Ultrasound is used to produce images of many parts of the body using sound waves that reflect or
echo back off internal organs of the body. The high frequency sound waves are passed through the body by a device called a transducer that is pressed gently against the skin. These sound waves are converted into real-time digital images that are interpreted by the radiologist.
Ultrasound does not use any type of radiation in order to produce the digital images, which makes it a safe alternative for imaging during pregnancy.
All Ultrasound procedures are performed with the patient changing into a procedure gown and laying on a procedure table. The sonographer (person performing the procedure) will place a small amount of gel on the skin to prevent air from getting between the skin and the transducer. The sonographer will then move the transducer over the skin, and you may feel a slight pressure as the transducer is moved. This movement is what is producing the sound waves that generate the digital images.
Obstetrical (OB) ultrasound examinations may involve the use of a transducer that is inserted into the vaginal canal. If this is required, the sonographer will explain the process in advance.

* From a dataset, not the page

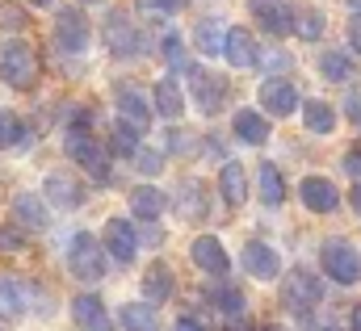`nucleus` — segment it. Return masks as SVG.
<instances>
[{"label": "nucleus", "instance_id": "1", "mask_svg": "<svg viewBox=\"0 0 361 331\" xmlns=\"http://www.w3.org/2000/svg\"><path fill=\"white\" fill-rule=\"evenodd\" d=\"M319 302H324V281H319L311 268H290V273L281 277V306H286V311L311 315Z\"/></svg>", "mask_w": 361, "mask_h": 331}, {"label": "nucleus", "instance_id": "2", "mask_svg": "<svg viewBox=\"0 0 361 331\" xmlns=\"http://www.w3.org/2000/svg\"><path fill=\"white\" fill-rule=\"evenodd\" d=\"M0 80L13 88H30L38 80V55L30 42H8L0 46Z\"/></svg>", "mask_w": 361, "mask_h": 331}, {"label": "nucleus", "instance_id": "3", "mask_svg": "<svg viewBox=\"0 0 361 331\" xmlns=\"http://www.w3.org/2000/svg\"><path fill=\"white\" fill-rule=\"evenodd\" d=\"M319 264L336 285H357L361 281V256L349 239H328L319 251Z\"/></svg>", "mask_w": 361, "mask_h": 331}, {"label": "nucleus", "instance_id": "4", "mask_svg": "<svg viewBox=\"0 0 361 331\" xmlns=\"http://www.w3.org/2000/svg\"><path fill=\"white\" fill-rule=\"evenodd\" d=\"M68 156L85 168L97 185H105V180H109V151L92 139L89 130H72V135H68Z\"/></svg>", "mask_w": 361, "mask_h": 331}, {"label": "nucleus", "instance_id": "5", "mask_svg": "<svg viewBox=\"0 0 361 331\" xmlns=\"http://www.w3.org/2000/svg\"><path fill=\"white\" fill-rule=\"evenodd\" d=\"M68 268L80 277V281H101L105 277V251L92 239L89 231L72 235V248H68Z\"/></svg>", "mask_w": 361, "mask_h": 331}, {"label": "nucleus", "instance_id": "6", "mask_svg": "<svg viewBox=\"0 0 361 331\" xmlns=\"http://www.w3.org/2000/svg\"><path fill=\"white\" fill-rule=\"evenodd\" d=\"M55 42H59L68 55H85V46H89V21H85V13H80V8H59Z\"/></svg>", "mask_w": 361, "mask_h": 331}, {"label": "nucleus", "instance_id": "7", "mask_svg": "<svg viewBox=\"0 0 361 331\" xmlns=\"http://www.w3.org/2000/svg\"><path fill=\"white\" fill-rule=\"evenodd\" d=\"M189 84H193V92H197V109H202V113H219V109L227 105V80H223V76H210L206 68H193V72H189Z\"/></svg>", "mask_w": 361, "mask_h": 331}, {"label": "nucleus", "instance_id": "8", "mask_svg": "<svg viewBox=\"0 0 361 331\" xmlns=\"http://www.w3.org/2000/svg\"><path fill=\"white\" fill-rule=\"evenodd\" d=\"M114 101H118V113H122L135 130L152 122V101H147V92H143L139 84H118V88H114Z\"/></svg>", "mask_w": 361, "mask_h": 331}, {"label": "nucleus", "instance_id": "9", "mask_svg": "<svg viewBox=\"0 0 361 331\" xmlns=\"http://www.w3.org/2000/svg\"><path fill=\"white\" fill-rule=\"evenodd\" d=\"M135 248H139V235L126 218H109L105 223V256H114L118 264H130L135 260Z\"/></svg>", "mask_w": 361, "mask_h": 331}, {"label": "nucleus", "instance_id": "10", "mask_svg": "<svg viewBox=\"0 0 361 331\" xmlns=\"http://www.w3.org/2000/svg\"><path fill=\"white\" fill-rule=\"evenodd\" d=\"M189 256H193V264H197L202 273H210V277H227V268H231L227 248H223L214 235H197L193 248H189Z\"/></svg>", "mask_w": 361, "mask_h": 331}, {"label": "nucleus", "instance_id": "11", "mask_svg": "<svg viewBox=\"0 0 361 331\" xmlns=\"http://www.w3.org/2000/svg\"><path fill=\"white\" fill-rule=\"evenodd\" d=\"M72 319H76L80 331H114V319H109V311H105V302L97 294H76Z\"/></svg>", "mask_w": 361, "mask_h": 331}, {"label": "nucleus", "instance_id": "12", "mask_svg": "<svg viewBox=\"0 0 361 331\" xmlns=\"http://www.w3.org/2000/svg\"><path fill=\"white\" fill-rule=\"evenodd\" d=\"M105 38H109V46H114V55H139V46H143V38H139V30L130 25V17L126 13H109L105 17Z\"/></svg>", "mask_w": 361, "mask_h": 331}, {"label": "nucleus", "instance_id": "13", "mask_svg": "<svg viewBox=\"0 0 361 331\" xmlns=\"http://www.w3.org/2000/svg\"><path fill=\"white\" fill-rule=\"evenodd\" d=\"M298 193H302V206H307L311 214H332V210L341 206L336 185H332V180H324V176H307V180L298 185Z\"/></svg>", "mask_w": 361, "mask_h": 331}, {"label": "nucleus", "instance_id": "14", "mask_svg": "<svg viewBox=\"0 0 361 331\" xmlns=\"http://www.w3.org/2000/svg\"><path fill=\"white\" fill-rule=\"evenodd\" d=\"M223 55L231 59V68H257L261 63V51H257V38L244 30V25H231L227 30V42H223Z\"/></svg>", "mask_w": 361, "mask_h": 331}, {"label": "nucleus", "instance_id": "15", "mask_svg": "<svg viewBox=\"0 0 361 331\" xmlns=\"http://www.w3.org/2000/svg\"><path fill=\"white\" fill-rule=\"evenodd\" d=\"M13 227L17 231H47V201L38 193H17L13 197Z\"/></svg>", "mask_w": 361, "mask_h": 331}, {"label": "nucleus", "instance_id": "16", "mask_svg": "<svg viewBox=\"0 0 361 331\" xmlns=\"http://www.w3.org/2000/svg\"><path fill=\"white\" fill-rule=\"evenodd\" d=\"M261 105H265V113H273V118H286V113L298 109V88L290 80H265L261 84Z\"/></svg>", "mask_w": 361, "mask_h": 331}, {"label": "nucleus", "instance_id": "17", "mask_svg": "<svg viewBox=\"0 0 361 331\" xmlns=\"http://www.w3.org/2000/svg\"><path fill=\"white\" fill-rule=\"evenodd\" d=\"M244 268H248V277H257V281H273V277L281 273V260H277V251H273L269 244L252 239V244H244Z\"/></svg>", "mask_w": 361, "mask_h": 331}, {"label": "nucleus", "instance_id": "18", "mask_svg": "<svg viewBox=\"0 0 361 331\" xmlns=\"http://www.w3.org/2000/svg\"><path fill=\"white\" fill-rule=\"evenodd\" d=\"M173 298V268L164 264V260H156V264H147V273H143V306H160V302H169Z\"/></svg>", "mask_w": 361, "mask_h": 331}, {"label": "nucleus", "instance_id": "19", "mask_svg": "<svg viewBox=\"0 0 361 331\" xmlns=\"http://www.w3.org/2000/svg\"><path fill=\"white\" fill-rule=\"evenodd\" d=\"M47 201H55L59 210H76V206L85 201V189H80L76 176H68V172H51V176H47Z\"/></svg>", "mask_w": 361, "mask_h": 331}, {"label": "nucleus", "instance_id": "20", "mask_svg": "<svg viewBox=\"0 0 361 331\" xmlns=\"http://www.w3.org/2000/svg\"><path fill=\"white\" fill-rule=\"evenodd\" d=\"M206 185L202 180H180V189H177V214L185 218V223H202L206 218Z\"/></svg>", "mask_w": 361, "mask_h": 331}, {"label": "nucleus", "instance_id": "21", "mask_svg": "<svg viewBox=\"0 0 361 331\" xmlns=\"http://www.w3.org/2000/svg\"><path fill=\"white\" fill-rule=\"evenodd\" d=\"M235 139L248 147H265L269 143V118L257 109H235Z\"/></svg>", "mask_w": 361, "mask_h": 331}, {"label": "nucleus", "instance_id": "22", "mask_svg": "<svg viewBox=\"0 0 361 331\" xmlns=\"http://www.w3.org/2000/svg\"><path fill=\"white\" fill-rule=\"evenodd\" d=\"M152 109L160 113V118H169V122H177L180 109H185V96H180V84L173 76H164V80H156L152 88Z\"/></svg>", "mask_w": 361, "mask_h": 331}, {"label": "nucleus", "instance_id": "23", "mask_svg": "<svg viewBox=\"0 0 361 331\" xmlns=\"http://www.w3.org/2000/svg\"><path fill=\"white\" fill-rule=\"evenodd\" d=\"M257 21L269 34H290L294 30V8L281 4V0H257Z\"/></svg>", "mask_w": 361, "mask_h": 331}, {"label": "nucleus", "instance_id": "24", "mask_svg": "<svg viewBox=\"0 0 361 331\" xmlns=\"http://www.w3.org/2000/svg\"><path fill=\"white\" fill-rule=\"evenodd\" d=\"M219 189H223V201H227V206H240V201L248 197V172H244V164L227 160L223 172H219Z\"/></svg>", "mask_w": 361, "mask_h": 331}, {"label": "nucleus", "instance_id": "25", "mask_svg": "<svg viewBox=\"0 0 361 331\" xmlns=\"http://www.w3.org/2000/svg\"><path fill=\"white\" fill-rule=\"evenodd\" d=\"M130 210H135V218L156 223L164 214V193L156 185H139V189H130Z\"/></svg>", "mask_w": 361, "mask_h": 331}, {"label": "nucleus", "instance_id": "26", "mask_svg": "<svg viewBox=\"0 0 361 331\" xmlns=\"http://www.w3.org/2000/svg\"><path fill=\"white\" fill-rule=\"evenodd\" d=\"M25 315V285L0 273V319H21Z\"/></svg>", "mask_w": 361, "mask_h": 331}, {"label": "nucleus", "instance_id": "27", "mask_svg": "<svg viewBox=\"0 0 361 331\" xmlns=\"http://www.w3.org/2000/svg\"><path fill=\"white\" fill-rule=\"evenodd\" d=\"M302 118H307V130L311 135H332L336 130V113L328 101H307L302 105Z\"/></svg>", "mask_w": 361, "mask_h": 331}, {"label": "nucleus", "instance_id": "28", "mask_svg": "<svg viewBox=\"0 0 361 331\" xmlns=\"http://www.w3.org/2000/svg\"><path fill=\"white\" fill-rule=\"evenodd\" d=\"M257 180H261V201H265V206H281V201H286V180H281V172L273 164H261Z\"/></svg>", "mask_w": 361, "mask_h": 331}, {"label": "nucleus", "instance_id": "29", "mask_svg": "<svg viewBox=\"0 0 361 331\" xmlns=\"http://www.w3.org/2000/svg\"><path fill=\"white\" fill-rule=\"evenodd\" d=\"M118 319H122V327H126V331H160L156 315H152V306H143V302L122 306V311H118Z\"/></svg>", "mask_w": 361, "mask_h": 331}, {"label": "nucleus", "instance_id": "30", "mask_svg": "<svg viewBox=\"0 0 361 331\" xmlns=\"http://www.w3.org/2000/svg\"><path fill=\"white\" fill-rule=\"evenodd\" d=\"M193 42H197V51H202V55H219V51H223V42H227L223 21H202V25H197V34H193Z\"/></svg>", "mask_w": 361, "mask_h": 331}, {"label": "nucleus", "instance_id": "31", "mask_svg": "<svg viewBox=\"0 0 361 331\" xmlns=\"http://www.w3.org/2000/svg\"><path fill=\"white\" fill-rule=\"evenodd\" d=\"M210 302L227 315V319H244V311H248V298L240 294V289H231V285H223V289H210Z\"/></svg>", "mask_w": 361, "mask_h": 331}, {"label": "nucleus", "instance_id": "32", "mask_svg": "<svg viewBox=\"0 0 361 331\" xmlns=\"http://www.w3.org/2000/svg\"><path fill=\"white\" fill-rule=\"evenodd\" d=\"M25 143H30V130H25L13 113L0 109V147H25Z\"/></svg>", "mask_w": 361, "mask_h": 331}, {"label": "nucleus", "instance_id": "33", "mask_svg": "<svg viewBox=\"0 0 361 331\" xmlns=\"http://www.w3.org/2000/svg\"><path fill=\"white\" fill-rule=\"evenodd\" d=\"M160 51H164V59H169V68H173V72H193V63H189V55H185L180 34H164Z\"/></svg>", "mask_w": 361, "mask_h": 331}, {"label": "nucleus", "instance_id": "34", "mask_svg": "<svg viewBox=\"0 0 361 331\" xmlns=\"http://www.w3.org/2000/svg\"><path fill=\"white\" fill-rule=\"evenodd\" d=\"M319 72L328 76V80H349V72H353V63L341 55V51H328V55H319Z\"/></svg>", "mask_w": 361, "mask_h": 331}, {"label": "nucleus", "instance_id": "35", "mask_svg": "<svg viewBox=\"0 0 361 331\" xmlns=\"http://www.w3.org/2000/svg\"><path fill=\"white\" fill-rule=\"evenodd\" d=\"M294 34L307 38V42H315L324 34V13H294Z\"/></svg>", "mask_w": 361, "mask_h": 331}, {"label": "nucleus", "instance_id": "36", "mask_svg": "<svg viewBox=\"0 0 361 331\" xmlns=\"http://www.w3.org/2000/svg\"><path fill=\"white\" fill-rule=\"evenodd\" d=\"M114 151H118V156H135V151H139V139H135V126H130V122L114 126Z\"/></svg>", "mask_w": 361, "mask_h": 331}, {"label": "nucleus", "instance_id": "37", "mask_svg": "<svg viewBox=\"0 0 361 331\" xmlns=\"http://www.w3.org/2000/svg\"><path fill=\"white\" fill-rule=\"evenodd\" d=\"M135 168H139L143 176H160V172H164V160H160L156 151H143V147H139V151H135Z\"/></svg>", "mask_w": 361, "mask_h": 331}, {"label": "nucleus", "instance_id": "38", "mask_svg": "<svg viewBox=\"0 0 361 331\" xmlns=\"http://www.w3.org/2000/svg\"><path fill=\"white\" fill-rule=\"evenodd\" d=\"M21 248H25V231H17L13 223L0 227V251H21Z\"/></svg>", "mask_w": 361, "mask_h": 331}, {"label": "nucleus", "instance_id": "39", "mask_svg": "<svg viewBox=\"0 0 361 331\" xmlns=\"http://www.w3.org/2000/svg\"><path fill=\"white\" fill-rule=\"evenodd\" d=\"M0 25H8V30H25V13L13 8V4L4 0V4H0Z\"/></svg>", "mask_w": 361, "mask_h": 331}, {"label": "nucleus", "instance_id": "40", "mask_svg": "<svg viewBox=\"0 0 361 331\" xmlns=\"http://www.w3.org/2000/svg\"><path fill=\"white\" fill-rule=\"evenodd\" d=\"M341 168H345V172H349V176L361 185V147H349V151L341 156Z\"/></svg>", "mask_w": 361, "mask_h": 331}, {"label": "nucleus", "instance_id": "41", "mask_svg": "<svg viewBox=\"0 0 361 331\" xmlns=\"http://www.w3.org/2000/svg\"><path fill=\"white\" fill-rule=\"evenodd\" d=\"M185 0H139V8L143 13H173V8H180Z\"/></svg>", "mask_w": 361, "mask_h": 331}, {"label": "nucleus", "instance_id": "42", "mask_svg": "<svg viewBox=\"0 0 361 331\" xmlns=\"http://www.w3.org/2000/svg\"><path fill=\"white\" fill-rule=\"evenodd\" d=\"M349 46L361 55V13H353V17H349Z\"/></svg>", "mask_w": 361, "mask_h": 331}, {"label": "nucleus", "instance_id": "43", "mask_svg": "<svg viewBox=\"0 0 361 331\" xmlns=\"http://www.w3.org/2000/svg\"><path fill=\"white\" fill-rule=\"evenodd\" d=\"M173 331H206V327H202L197 319H177V327H173Z\"/></svg>", "mask_w": 361, "mask_h": 331}, {"label": "nucleus", "instance_id": "44", "mask_svg": "<svg viewBox=\"0 0 361 331\" xmlns=\"http://www.w3.org/2000/svg\"><path fill=\"white\" fill-rule=\"evenodd\" d=\"M269 68H273V72H281V68H290V55H269Z\"/></svg>", "mask_w": 361, "mask_h": 331}, {"label": "nucleus", "instance_id": "45", "mask_svg": "<svg viewBox=\"0 0 361 331\" xmlns=\"http://www.w3.org/2000/svg\"><path fill=\"white\" fill-rule=\"evenodd\" d=\"M349 118L361 126V101H357V96H349Z\"/></svg>", "mask_w": 361, "mask_h": 331}, {"label": "nucleus", "instance_id": "46", "mask_svg": "<svg viewBox=\"0 0 361 331\" xmlns=\"http://www.w3.org/2000/svg\"><path fill=\"white\" fill-rule=\"evenodd\" d=\"M349 206L361 214V185H353V189H349Z\"/></svg>", "mask_w": 361, "mask_h": 331}, {"label": "nucleus", "instance_id": "47", "mask_svg": "<svg viewBox=\"0 0 361 331\" xmlns=\"http://www.w3.org/2000/svg\"><path fill=\"white\" fill-rule=\"evenodd\" d=\"M353 331H361V306L353 311Z\"/></svg>", "mask_w": 361, "mask_h": 331}, {"label": "nucleus", "instance_id": "48", "mask_svg": "<svg viewBox=\"0 0 361 331\" xmlns=\"http://www.w3.org/2000/svg\"><path fill=\"white\" fill-rule=\"evenodd\" d=\"M25 4H34V8H47V4H51V0H25Z\"/></svg>", "mask_w": 361, "mask_h": 331}, {"label": "nucleus", "instance_id": "49", "mask_svg": "<svg viewBox=\"0 0 361 331\" xmlns=\"http://www.w3.org/2000/svg\"><path fill=\"white\" fill-rule=\"evenodd\" d=\"M261 331H286V327H277V323H269V327H261Z\"/></svg>", "mask_w": 361, "mask_h": 331}, {"label": "nucleus", "instance_id": "50", "mask_svg": "<svg viewBox=\"0 0 361 331\" xmlns=\"http://www.w3.org/2000/svg\"><path fill=\"white\" fill-rule=\"evenodd\" d=\"M349 4H353V8H357V13H361V0H349Z\"/></svg>", "mask_w": 361, "mask_h": 331}, {"label": "nucleus", "instance_id": "51", "mask_svg": "<svg viewBox=\"0 0 361 331\" xmlns=\"http://www.w3.org/2000/svg\"><path fill=\"white\" fill-rule=\"evenodd\" d=\"M85 4H92V0H85Z\"/></svg>", "mask_w": 361, "mask_h": 331}]
</instances>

During the examination, it is important to stay as relaxed as possible and follow the sonographer's instructions. This will assure that the best images possible are obtained for interpretation by the radiologist.
Many ultrasound examinations do not require specific patient preparation prior to having the study performed. There are, however examinations that do require specific preparation guidelines and those will be reviewed with you when the examination is scheduled. The preparations are generally dietary restrictions and may involve the drinking of water prior to the examination.
Procedure Side Effects / Complications
There are no side effects or complications associated with having an ultrasound examination.
Procedure Follow-up Care
Upon completion of your ultrasound examination, there is generally no follow-up care required.